Hi Sindhu, here is the link czcams.com/video/As72m9qrAQ8/video.html&pp=ygUnaG93IHRvIHdyaXRlIGR5bmFtaWMgeHBhdGggaW4gc2VsZW5pdW0g
@@Mukeshotwanithank you so much Mukesh
The as-is code shows in this video for the page objects are not working. I had to tweak the code by following PlayWright official documentation to have this working. My working code for page object class of Login Page is as below. I just added an assertion for the login page to check for the logo image.
const {expect}=require("@playwright/test")
class LoginPage {
constructor(page) {
this.page=page
this.pagelogo=page.locator("div.col-lg-6>img")
this.username=page.locator("input#email1")
this.password=page.locator("input#password1")
this.loginBtn=page.locator("//button[text()='Sign in']")
}
async login_validation(){
await expect(this.pagelogo).toBeVisible()
await this.username.fill("admin@email.com")

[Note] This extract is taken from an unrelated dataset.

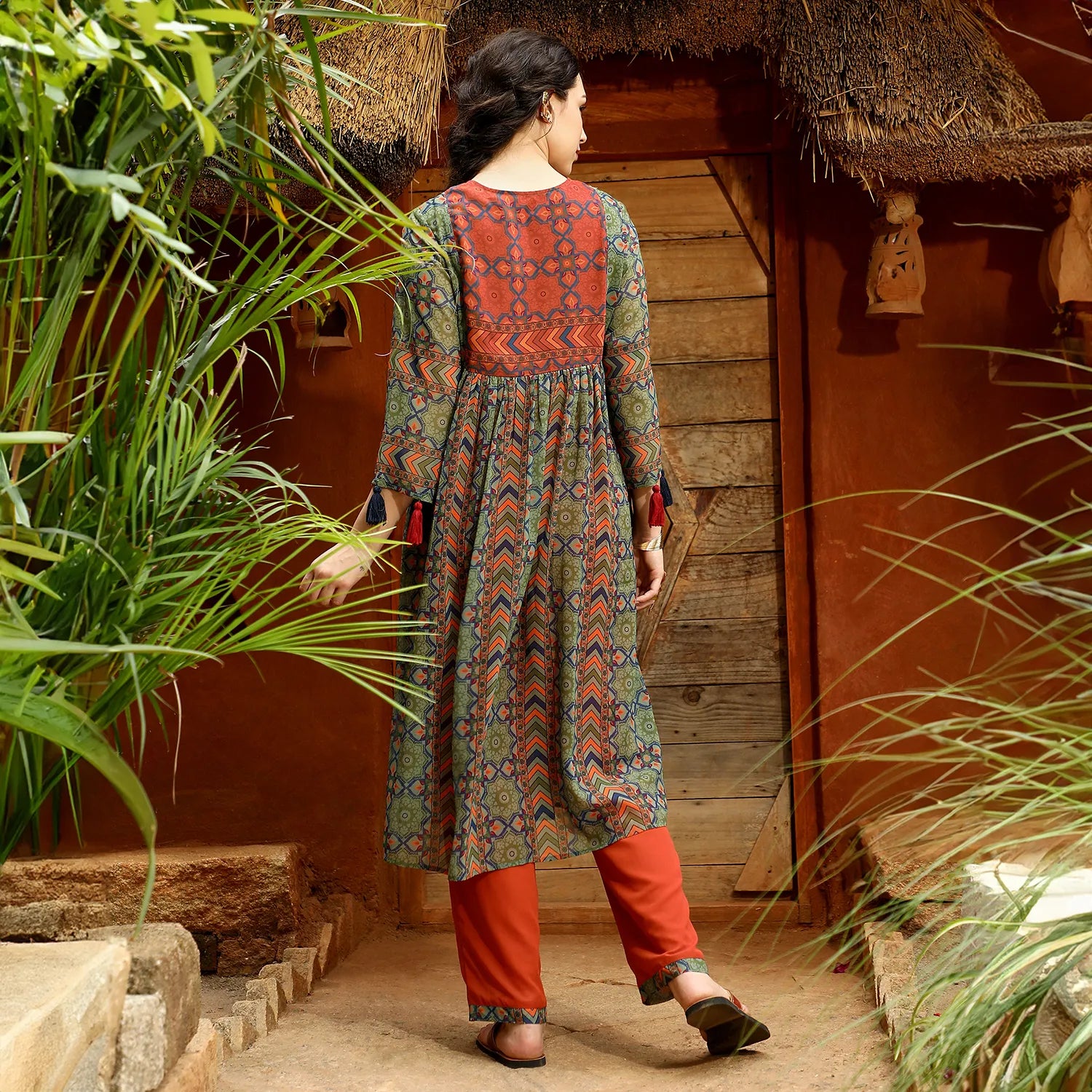 Geometric Block Kurta With Trousers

await this.password.fill("admin@123")
await this.loginBtn.click()
}
}
module.exports=LoginPage
Hi Mukesh, Is there any way we can compare 2 .csv files using Playwright with Typescript
import { parse } from 'csv-parse/sync';
import * as fs from 'fs';
import * as assert from 'assert';
function readCsvSync(filePath: string) {
const fileContent = fs.readFileSync(filePath, { encoding: 'utf-8' });
return parse(fileContent, {
columns: true,
skip_empty_lines: true,
});
}
function compareCsvFiles(file1Path: string, file2Path: string) {
const data1 = readCsvSync(file1Path);
const data2 = readCsvSync(file2Path);
// You might want to customize comparison logic based on how exactly you need to compare these files
assert.deepStrictEqual(data1, data2, "CSV files do not match!");
}
// Example usage:
compareCsvFiles('path/first.csv', 'path/second.csv');
and how do i debug in play wright
I have video on debugging in playwrigt please check
kindly add custom commands in the playwright typescript.